Since his points 7 and 9 are more or less mutually-exclusive, i.e. "concerned with social justice" vs "not caught up in politics," I think depending on how he means #7, he is unlikely to find what he is looking for.  Any church I visited that made a point of being "concerned with social justice" would pretty much make my list of a church to never be seen in again.  That's just a flip side of the "Christian nationalism" coin.  True justice, which is blind, is not "social justice" at all, but is just to all of society.

If he ever finds a church that meets the 10th point of "focused on God, Jesus Christ, salvation, discipleship and spiritual depth," there will be no time for being "concerned with social justice."  When we are focused on what God expects from us, actual justice, not the social kind, will come naturally from that.

Dave Barnhart

josh p's picture

In my experience, some of those things are nearly mutually exclusive. Also, some of them are at odds with scripture. He apparently wants things to be somewhat (or mostly?) biblical with the deviations being his particular ones.



I do agree that most churches that I have visited have had pretty bad preaching. It may a somewhat regional thing but there is rarely any kind of connection to the passage of scripture being supposedly studied.   

Mark_Smith's picture

If I were as dogmatic as Olson is about being an anti-Calvinist free will Baptist Arminian I wouldn't even dream of moving to a town without a church I knew in advance I liked. So what is the deal? Either he knows no such church exists, or he places the location of his retirement over his theology. Weird.


T Howard's picture

If I spoke to a new attender and that person gave me this list of qualifications that they were looking for in a church, I'd tell him/her to move along. Seriously, this is the list of a nitpicker. This person will always find something wrong or a reason why he/she can't become fully involved in your church. Instead, this person will be content to sit on the sidelines and nitpick everything he/she finds wrong with your church and expect you to change for them.

I had to deal with such a person for two years in our church. Before coming to our church, he and his wife were asked to leave their former church because he would pick fights with one of their elders over differences in eschatology. In speaking with the elders of his former church, I learned this was a repeating pattern. He had left a church before going to their church over similar issues.

While attending our church, he sent me several emails complaining about what was taught / not taught from the pulpit and about a specific teacher he didn't like who led one of our ABFs he attended. He also complained when he wanted to teach a class in our church but was told no because he refused to become a member of our church. I met with him and his wife a couple times to discuss his concerns. He finally left and wrote an online review of our church in which he complained about what he perceived to be a "concerning shift" away from our fidelity to biblical eschatology.
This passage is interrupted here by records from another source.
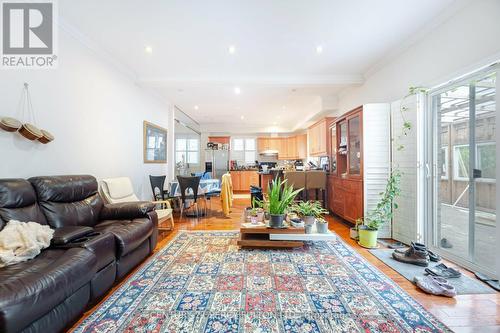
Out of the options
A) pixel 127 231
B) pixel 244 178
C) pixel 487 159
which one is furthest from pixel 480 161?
pixel 244 178

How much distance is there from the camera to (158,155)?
15.8ft

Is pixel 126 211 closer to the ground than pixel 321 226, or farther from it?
farther from it

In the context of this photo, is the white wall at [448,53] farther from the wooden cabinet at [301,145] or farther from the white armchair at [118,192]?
the wooden cabinet at [301,145]

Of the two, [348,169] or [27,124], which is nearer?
[27,124]

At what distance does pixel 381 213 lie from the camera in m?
3.08

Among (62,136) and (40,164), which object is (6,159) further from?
(62,136)

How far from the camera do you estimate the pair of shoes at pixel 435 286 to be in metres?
1.81

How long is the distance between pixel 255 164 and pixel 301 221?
5.99m

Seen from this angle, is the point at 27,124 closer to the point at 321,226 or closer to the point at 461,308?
the point at 321,226

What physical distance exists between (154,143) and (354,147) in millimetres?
4075

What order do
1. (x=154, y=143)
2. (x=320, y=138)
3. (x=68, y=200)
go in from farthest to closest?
(x=320, y=138)
(x=154, y=143)
(x=68, y=200)

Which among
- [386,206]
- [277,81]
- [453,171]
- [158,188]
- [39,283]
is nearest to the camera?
[39,283]

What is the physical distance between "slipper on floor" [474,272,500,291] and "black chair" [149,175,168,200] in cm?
470

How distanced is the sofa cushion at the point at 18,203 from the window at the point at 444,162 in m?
4.53
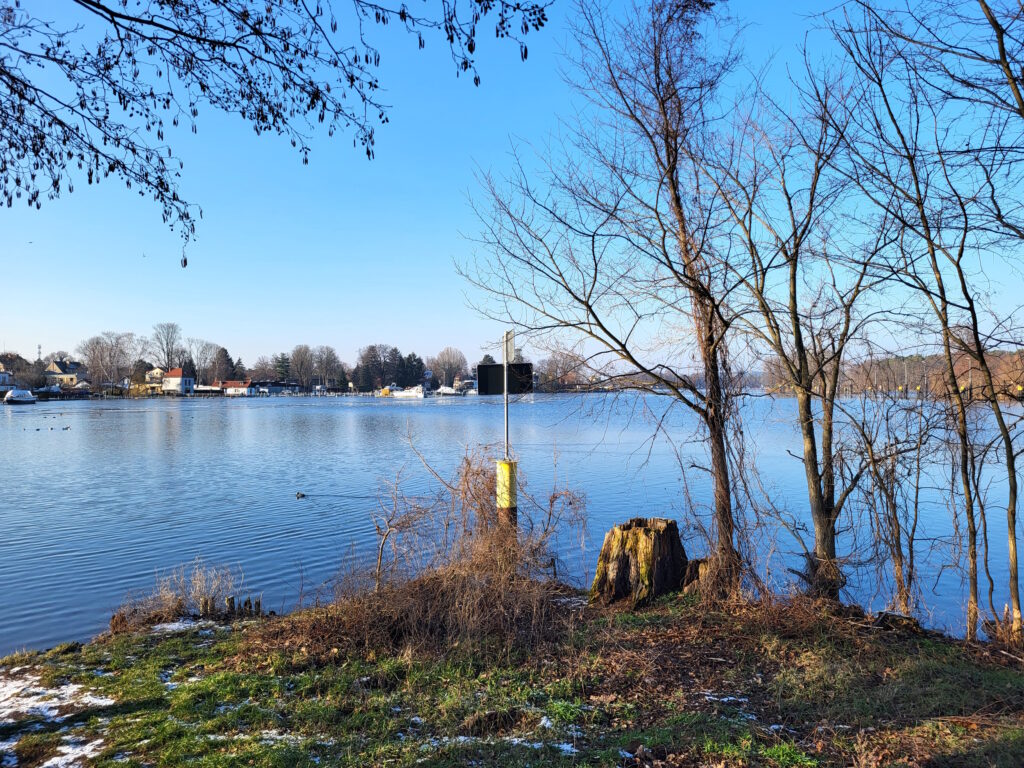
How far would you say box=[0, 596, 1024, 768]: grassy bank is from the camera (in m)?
4.26

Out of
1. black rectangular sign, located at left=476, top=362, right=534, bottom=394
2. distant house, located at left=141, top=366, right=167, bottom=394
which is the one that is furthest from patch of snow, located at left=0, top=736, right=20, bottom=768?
distant house, located at left=141, top=366, right=167, bottom=394

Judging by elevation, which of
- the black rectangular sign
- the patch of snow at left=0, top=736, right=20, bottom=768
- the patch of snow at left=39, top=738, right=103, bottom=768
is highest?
the black rectangular sign

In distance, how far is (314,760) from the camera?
4234 mm

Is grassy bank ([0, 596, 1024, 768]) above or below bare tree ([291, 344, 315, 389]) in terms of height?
below

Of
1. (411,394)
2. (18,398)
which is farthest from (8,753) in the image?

On top of that, he emailed after he left that review and said he wanted to continue to dialog with me about his concerns.

I didn't respond to his repeated emails. Avoid these types of people. Don't welcome them into your church.

G. N. Barkman's picture

I had a similar couple in our church.  The man would write me letters about what he perceived was wrong, and what I should be preaching about.  We were patient for several years, meeting with him to discuss his concerns, and endeavoring to help him understand our perspective.  The letters would stop for several months, and then another would arrive.  We'd had enough.  I met with him over lunch, listened to his "concerns" patiently again, and then told him, nicely, that he needed to find another church.  He looked shocked!  They stayed, and we had no more letters, complaints, or trouble again.  They are still with us after more than thirty years.  Who'd have predicted such an outcome?